Requirement 1 ▸ In the camera bag discussion, swap "luggage store" for "camera store" and write out the passage starting at "You may have" and ending at "Synkka (Jun 7, 2014)".
Requirement 2 ▸ According to the camera bag discussion, how heavily does Synkka often load the bag when traveling through airports?

---------- Text block

You may have trouble finding a Thule bag in stock. Thule is a big name in sporting gear (ski racks, backpacks, etc) but camera stores have not yet picked up on them in mass quantities. 

I'm not terribly terribly vain, but I tried on my top 3 contenders from the usual suspects and they looked like someone slapped either a big Igloo cooler or else a big floppy pet mattress on my back. 

I got my Thule from a luggage store on sale for a little less. Either way you might want to order it and try it on if you are interested. Or the smaller daypack version is only $150.00


----------



## Synkka (Jun 7, 2014)

Hi sagittariansrock, I can fit the 135l vertically but that is the tallest I would put vertically. I think with a laptop in the bag it should still fit a 135mm vertically but it might be tight, that should give you an idea of the depth. I find the bag very comfortable, I like that it sits well off your back for airflow and I use the chest strap often. The waist strap is good as it folds away but I never use it as I am tall (6'5") waist straps on most bags for me sit in odd spots. I often have it loaded very heavy through airports, maybe 15kg. I find it as comfortable as a heavy bag can be, the back is padded well and you can adjust and move the straps to suit. Overall I am very happy with the bag it's well made like all the thinktank products, and I have never had an issue with its size for flights which is really important to me.


----------



## sagittariansrock (Jun 7, 2014)

Synkka said:


> Hi sagittariansrock, I can fit the 135l vertically but that is the tallest I would put vertically. I think with a laptop in the bag it should still fit a 135mm vertically but it might be tight, that should give you an idea of the depth. I find the bag very comfortable, I like that it sits well off your back for airflow and I use the chest strap often. The waist strap is good as it folds away but I never use it as I am tall (6'5") waist straps on most bags for me sit in odd spots. I often have it loaded very heavy through airports, maybe 15kg. I find it as comfortable as a heavy bag can be, the back is padded well and you can adjust and move the straps to suit. Overall I am very happy with the bag it's well made like all the thinktank products, and I have never had an issue with its size for flights which is really important to me.




Thanks a lot, that is very useful firsthand information for me. This is quite good news re the TT Streetwalker. 
BTW, sweet wildlife photos on your FlickR album! I'm glad I checked it out.

--------------------
---------- Data records

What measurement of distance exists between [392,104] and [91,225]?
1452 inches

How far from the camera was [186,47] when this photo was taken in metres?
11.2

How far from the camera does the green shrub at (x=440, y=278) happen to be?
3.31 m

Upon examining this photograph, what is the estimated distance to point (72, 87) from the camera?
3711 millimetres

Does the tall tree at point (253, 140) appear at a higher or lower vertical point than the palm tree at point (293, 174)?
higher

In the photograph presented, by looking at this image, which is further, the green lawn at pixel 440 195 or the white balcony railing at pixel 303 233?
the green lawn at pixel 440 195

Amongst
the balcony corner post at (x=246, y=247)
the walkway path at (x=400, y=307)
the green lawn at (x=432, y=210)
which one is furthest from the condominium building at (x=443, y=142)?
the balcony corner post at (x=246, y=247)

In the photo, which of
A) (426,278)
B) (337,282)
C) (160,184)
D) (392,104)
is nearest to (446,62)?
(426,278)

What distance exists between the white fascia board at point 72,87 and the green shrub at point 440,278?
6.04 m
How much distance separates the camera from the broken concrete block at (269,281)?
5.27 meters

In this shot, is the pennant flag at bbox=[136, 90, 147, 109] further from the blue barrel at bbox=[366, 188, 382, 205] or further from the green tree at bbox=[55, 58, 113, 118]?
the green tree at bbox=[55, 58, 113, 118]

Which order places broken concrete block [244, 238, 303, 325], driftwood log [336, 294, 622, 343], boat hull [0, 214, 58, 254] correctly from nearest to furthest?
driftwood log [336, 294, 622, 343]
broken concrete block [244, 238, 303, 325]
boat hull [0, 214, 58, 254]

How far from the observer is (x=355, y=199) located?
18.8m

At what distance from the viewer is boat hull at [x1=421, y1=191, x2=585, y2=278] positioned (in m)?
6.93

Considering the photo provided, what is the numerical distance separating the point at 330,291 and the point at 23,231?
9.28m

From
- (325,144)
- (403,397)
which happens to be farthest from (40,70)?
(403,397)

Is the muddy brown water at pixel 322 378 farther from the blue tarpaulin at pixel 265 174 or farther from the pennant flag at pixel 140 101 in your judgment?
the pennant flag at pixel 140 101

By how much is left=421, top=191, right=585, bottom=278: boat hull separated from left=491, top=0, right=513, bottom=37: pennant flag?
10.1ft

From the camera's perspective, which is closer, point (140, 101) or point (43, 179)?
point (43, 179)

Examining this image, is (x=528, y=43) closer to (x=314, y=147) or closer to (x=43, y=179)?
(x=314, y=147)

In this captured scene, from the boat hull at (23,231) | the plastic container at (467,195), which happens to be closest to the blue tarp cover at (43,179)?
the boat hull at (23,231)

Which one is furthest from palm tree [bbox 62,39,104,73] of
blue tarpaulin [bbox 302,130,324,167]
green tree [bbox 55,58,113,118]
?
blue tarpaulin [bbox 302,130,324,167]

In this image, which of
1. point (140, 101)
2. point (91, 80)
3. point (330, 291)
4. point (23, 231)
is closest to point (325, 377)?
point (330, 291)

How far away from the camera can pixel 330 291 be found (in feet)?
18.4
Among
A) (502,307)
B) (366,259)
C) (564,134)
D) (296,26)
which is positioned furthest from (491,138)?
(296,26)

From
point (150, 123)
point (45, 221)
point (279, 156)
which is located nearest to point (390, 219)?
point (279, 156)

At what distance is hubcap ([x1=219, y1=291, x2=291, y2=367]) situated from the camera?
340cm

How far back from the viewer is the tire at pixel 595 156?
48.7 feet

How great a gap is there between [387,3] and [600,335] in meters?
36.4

--------------------

Final result 1 ▸
You may have trouble finding a Thule bag in stock. Thule is a big name in sporting gear (ski racks, backpacks, etc) but camera stores have not yet picked up on them in mass quantities. 

I'm not terribly terribly vain, but I tried on my top 3 contenders from the usual suspects and they looked like someone slapped either a big Igloo cooler or else a big floppy pet mattress on my back. 

I got my Thule from a camera store on sale for a little less. Either way you might want to order it and try it on if you are interested. Or the smaller daypack version is only $150.00


----------



## Synkka (Jun 7, 2014)

Final result 2 ▸ Very heavy, maybe 15kg.